Médecin du mythique club de football du Stade de Reims depuis plus de vingt ans, Bernard Gonzalez a mis fin à ses jours le 5 avril. Testé positif au Covid-19, l’homme de 60 ans aurait laissé derrière lui une lettre dans laquelle il associe son acte à la maladie. Un geste plein de désespoir qui met plus que jamais en lumière les séquelles psychologiques que peut engendrer cette épidémie chez le personnel soignant.
L’émotion était à son paroxysme au sein du Stade de Reims et de la famille du football français après l’annonce du décès de Bernard Gonzalez, médecin emblématique du club rémois depuis 23 ans. Médecin, artiste, stadiste : tels ont été les maîtres-mots du Stade de Reims pour rendre hommage au docteur Gonzalez à travers un vibrant communiqué sur son site internet.
Jean-Pierre Caillot, le président du club rémois, a également témoigné : « Les mots me manquent, je suis abasourdi, prostré devant cette nouvelle. Cette pandémie touche le Stade de Reims en plein cœur, c’est une personnalité de Reims et un grand professionnel du sport qui nous a quittés. »
Des propos qui confirment à la fois la trace indélébile qu’a laissé l’homme de 60 ans au sein de son institution, mais également le constat sans appel quant à l’impact psychologique du coronavirus. La détresse mentale causée par cette maladie serait en effet la raison plus plausible du suicide de Bernard Gonzalez compte tenu de la lettre qu’il a laissé en guise d’adieu.

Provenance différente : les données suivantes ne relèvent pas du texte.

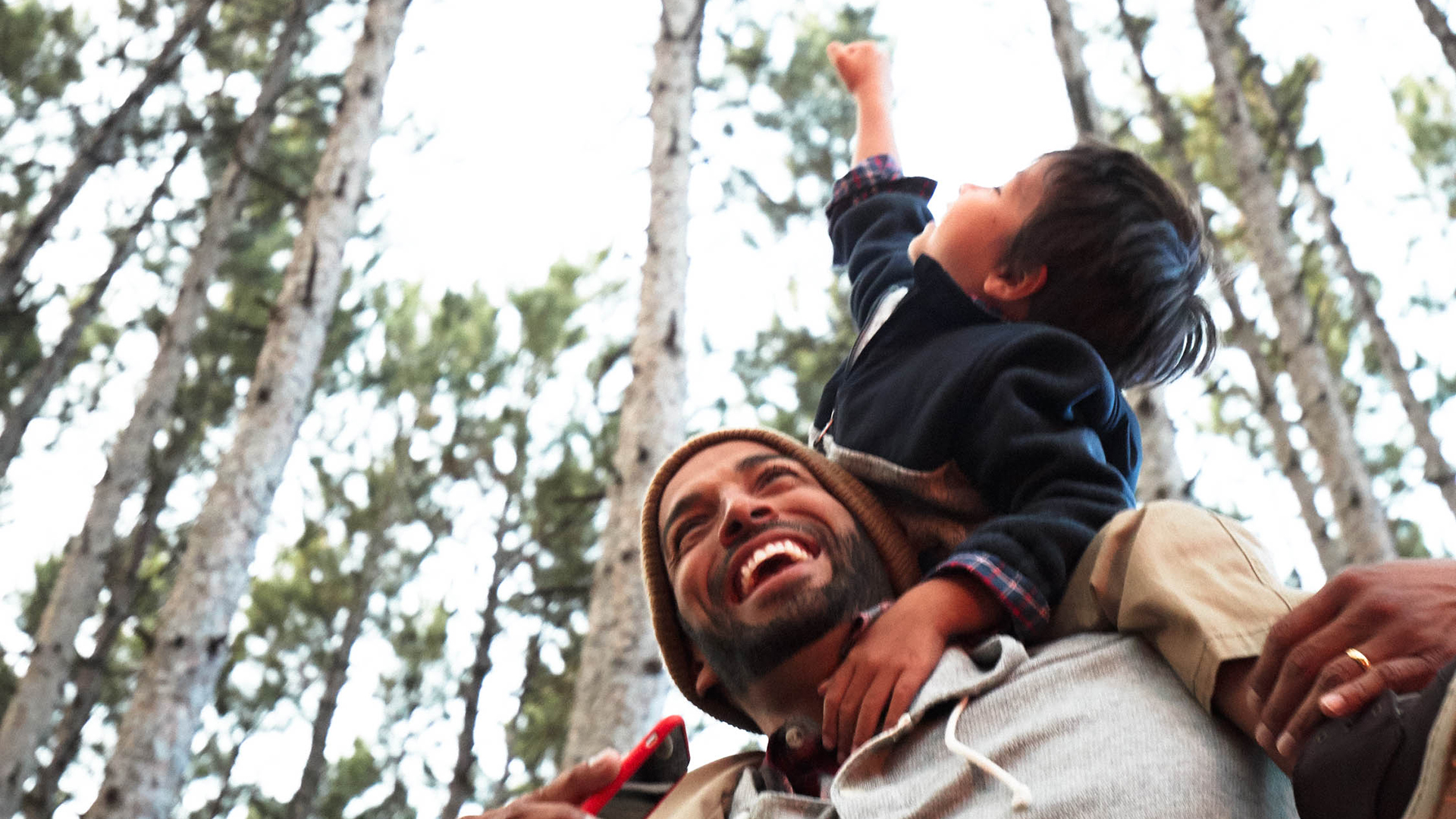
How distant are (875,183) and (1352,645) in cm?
167

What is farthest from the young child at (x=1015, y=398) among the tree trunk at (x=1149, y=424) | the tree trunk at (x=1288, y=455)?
the tree trunk at (x=1288, y=455)

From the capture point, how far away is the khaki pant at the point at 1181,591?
138 centimetres

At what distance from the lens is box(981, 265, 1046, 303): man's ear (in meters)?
2.08

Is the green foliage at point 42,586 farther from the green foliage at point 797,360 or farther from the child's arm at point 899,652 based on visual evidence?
the child's arm at point 899,652

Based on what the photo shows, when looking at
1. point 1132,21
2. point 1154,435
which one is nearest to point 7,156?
point 1132,21

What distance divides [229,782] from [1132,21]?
11108 millimetres

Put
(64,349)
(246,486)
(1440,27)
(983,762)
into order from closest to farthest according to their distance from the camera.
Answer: (983,762)
(246,486)
(1440,27)
(64,349)

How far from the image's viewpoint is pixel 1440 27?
23.2ft

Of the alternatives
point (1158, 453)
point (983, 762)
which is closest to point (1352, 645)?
point (983, 762)

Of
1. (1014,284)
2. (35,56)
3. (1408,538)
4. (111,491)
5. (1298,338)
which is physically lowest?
(1408,538)

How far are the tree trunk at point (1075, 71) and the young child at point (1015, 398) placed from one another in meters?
3.24

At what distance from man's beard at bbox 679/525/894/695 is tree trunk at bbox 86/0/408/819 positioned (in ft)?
13.6

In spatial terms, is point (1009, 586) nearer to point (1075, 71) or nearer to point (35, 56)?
point (1075, 71)

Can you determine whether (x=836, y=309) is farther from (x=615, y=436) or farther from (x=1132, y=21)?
(x=1132, y=21)
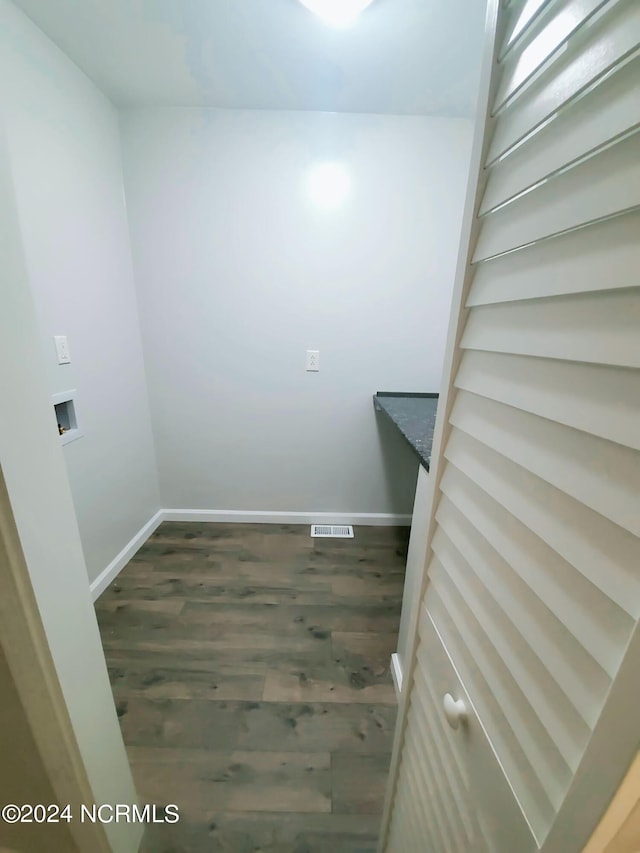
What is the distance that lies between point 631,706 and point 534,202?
0.47 metres

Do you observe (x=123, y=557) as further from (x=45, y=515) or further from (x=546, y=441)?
(x=546, y=441)

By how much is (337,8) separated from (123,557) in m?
2.72

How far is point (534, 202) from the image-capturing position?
35 centimetres

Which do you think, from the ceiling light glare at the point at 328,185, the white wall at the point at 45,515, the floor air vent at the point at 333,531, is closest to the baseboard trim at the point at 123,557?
the white wall at the point at 45,515

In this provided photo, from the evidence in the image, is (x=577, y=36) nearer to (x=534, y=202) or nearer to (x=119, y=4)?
(x=534, y=202)

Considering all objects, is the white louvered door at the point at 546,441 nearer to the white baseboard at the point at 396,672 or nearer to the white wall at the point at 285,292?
the white baseboard at the point at 396,672

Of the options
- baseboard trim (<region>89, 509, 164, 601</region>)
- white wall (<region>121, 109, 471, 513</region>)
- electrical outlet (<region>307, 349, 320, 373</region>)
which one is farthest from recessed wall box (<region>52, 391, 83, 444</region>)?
electrical outlet (<region>307, 349, 320, 373</region>)

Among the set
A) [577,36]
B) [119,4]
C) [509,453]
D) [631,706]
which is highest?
[119,4]

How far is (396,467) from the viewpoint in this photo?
2.27 m

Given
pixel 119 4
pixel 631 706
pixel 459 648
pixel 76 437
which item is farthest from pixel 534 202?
pixel 76 437

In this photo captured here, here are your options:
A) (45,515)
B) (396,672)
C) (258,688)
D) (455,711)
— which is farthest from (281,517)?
(455,711)

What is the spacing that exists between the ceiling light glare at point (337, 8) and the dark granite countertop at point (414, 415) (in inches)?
59.5

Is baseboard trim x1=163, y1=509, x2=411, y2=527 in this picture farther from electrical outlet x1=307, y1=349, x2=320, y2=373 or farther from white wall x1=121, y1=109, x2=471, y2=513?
electrical outlet x1=307, y1=349, x2=320, y2=373

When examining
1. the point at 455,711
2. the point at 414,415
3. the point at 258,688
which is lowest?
the point at 258,688
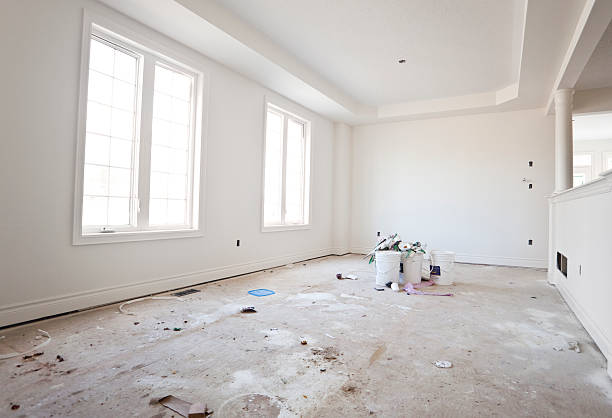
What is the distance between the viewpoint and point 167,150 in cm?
397

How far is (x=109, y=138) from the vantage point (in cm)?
337

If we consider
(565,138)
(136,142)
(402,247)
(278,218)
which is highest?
(565,138)

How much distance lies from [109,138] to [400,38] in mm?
3470

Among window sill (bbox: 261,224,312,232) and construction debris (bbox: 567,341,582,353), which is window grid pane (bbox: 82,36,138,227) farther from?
construction debris (bbox: 567,341,582,353)

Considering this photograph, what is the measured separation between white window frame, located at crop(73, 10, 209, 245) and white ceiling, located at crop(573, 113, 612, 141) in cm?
710

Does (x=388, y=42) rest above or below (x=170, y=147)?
above

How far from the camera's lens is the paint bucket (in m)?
4.43

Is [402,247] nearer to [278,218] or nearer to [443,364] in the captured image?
[278,218]

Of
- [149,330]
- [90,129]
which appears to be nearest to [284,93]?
[90,129]

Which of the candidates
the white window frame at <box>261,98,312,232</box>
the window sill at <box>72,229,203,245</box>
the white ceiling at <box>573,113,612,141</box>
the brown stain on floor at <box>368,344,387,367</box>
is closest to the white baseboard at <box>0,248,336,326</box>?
the window sill at <box>72,229,203,245</box>

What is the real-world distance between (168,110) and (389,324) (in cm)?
323

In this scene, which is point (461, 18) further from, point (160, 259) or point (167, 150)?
point (160, 259)

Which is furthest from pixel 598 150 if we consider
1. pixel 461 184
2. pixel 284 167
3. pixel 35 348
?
pixel 35 348

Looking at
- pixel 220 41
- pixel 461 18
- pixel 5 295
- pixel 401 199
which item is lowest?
pixel 5 295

Dans cette dernière, le défunt médecin ferait un lien direct entre sa contamination au Covid-19 et son geste de désespoir. Un acte d’autant plus surprenant que le docteur Gonzalez semblait être en pleine forme quelques jours auparavant selon une source à l’AFP. Si ce cas de suicide d’un membre du personnel soignant est pour le moins rare et isolé, il témoigne des réels dommages psychologiques que le virus peut causer sur les professionnels de santé, en première ligne face à sa propagation.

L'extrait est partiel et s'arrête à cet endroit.